▶ _Records shown_:
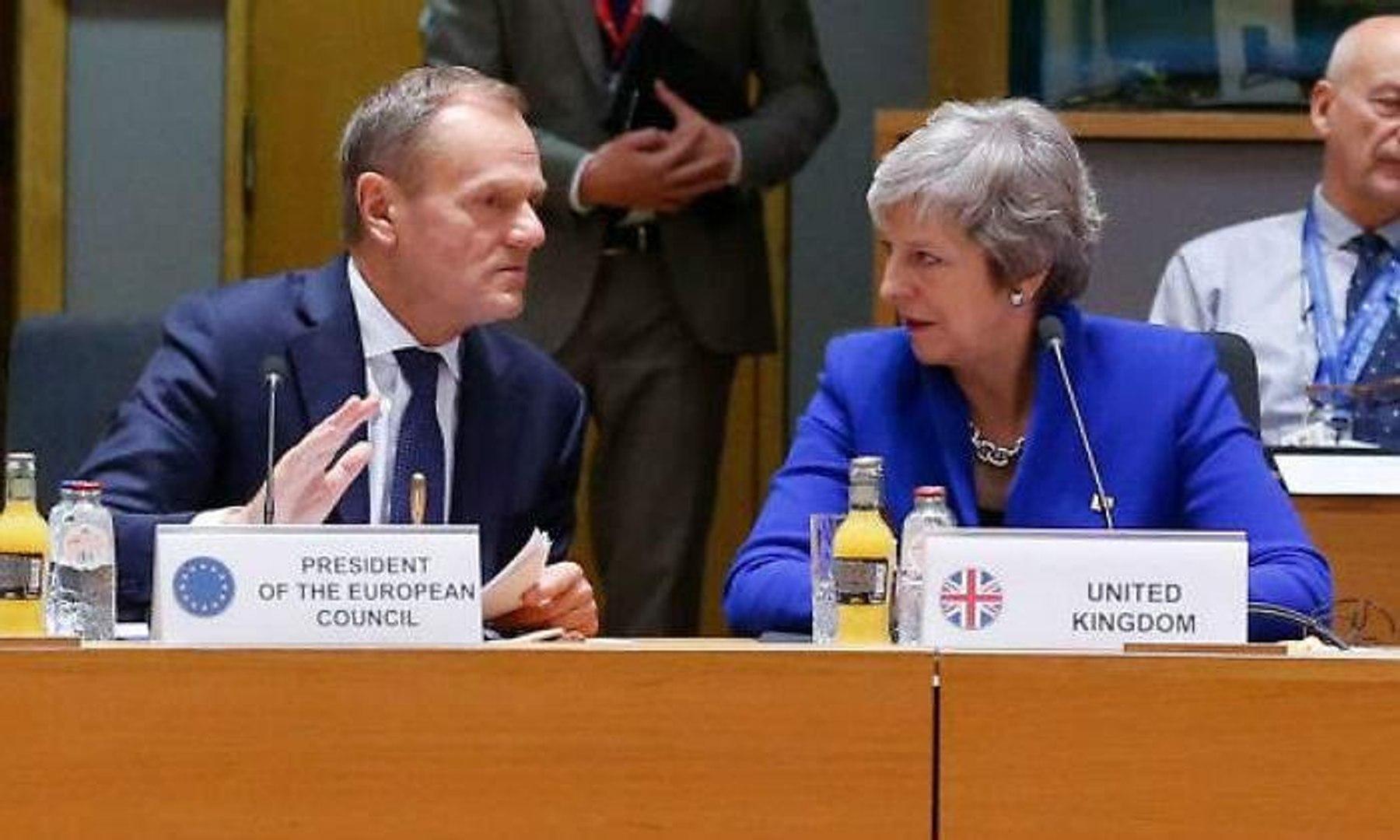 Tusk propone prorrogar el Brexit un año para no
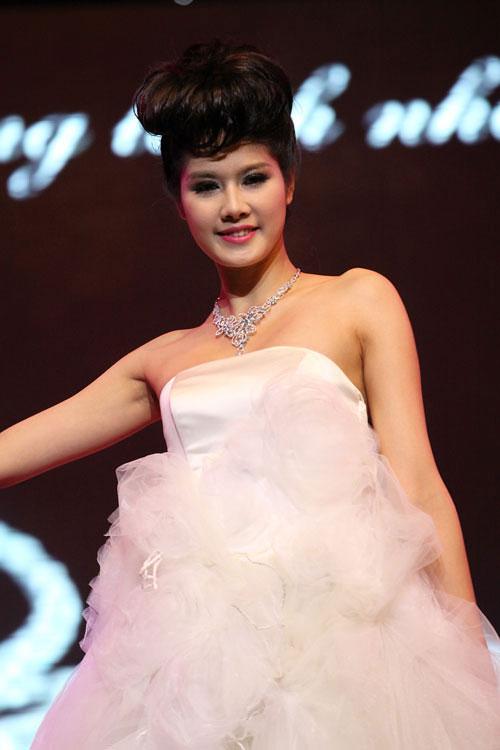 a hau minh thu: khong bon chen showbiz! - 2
==
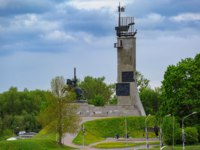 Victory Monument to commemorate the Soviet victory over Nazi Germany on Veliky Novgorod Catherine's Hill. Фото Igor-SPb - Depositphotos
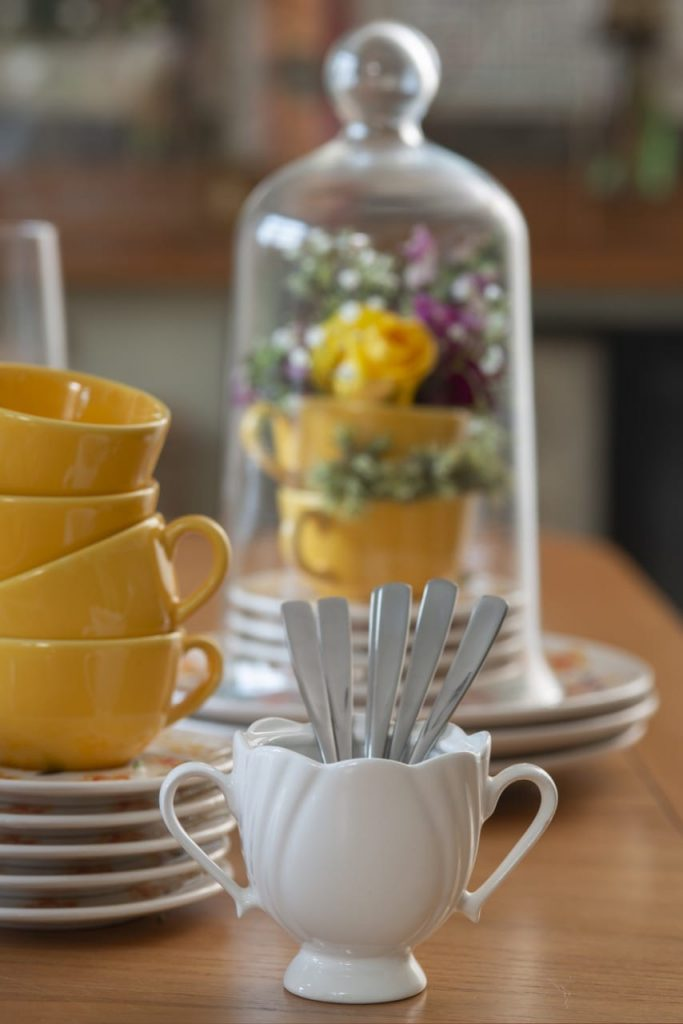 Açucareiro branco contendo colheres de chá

▶ _Instructions for the task_:
Above are some records; extract exactly the lines from the one containing "Victory Monument to" through the one containing "Açucareiro branco contendo colheres de chá" and drop the pictures.

▶ _Response area_:
 Victory Monument to commemorate the Soviet victory over Nazi Germany on Veliky Novgorod Catherine's Hill. Фото Igor-SPb - Depositphotos
 Açucareiro branco contendo colheres de chá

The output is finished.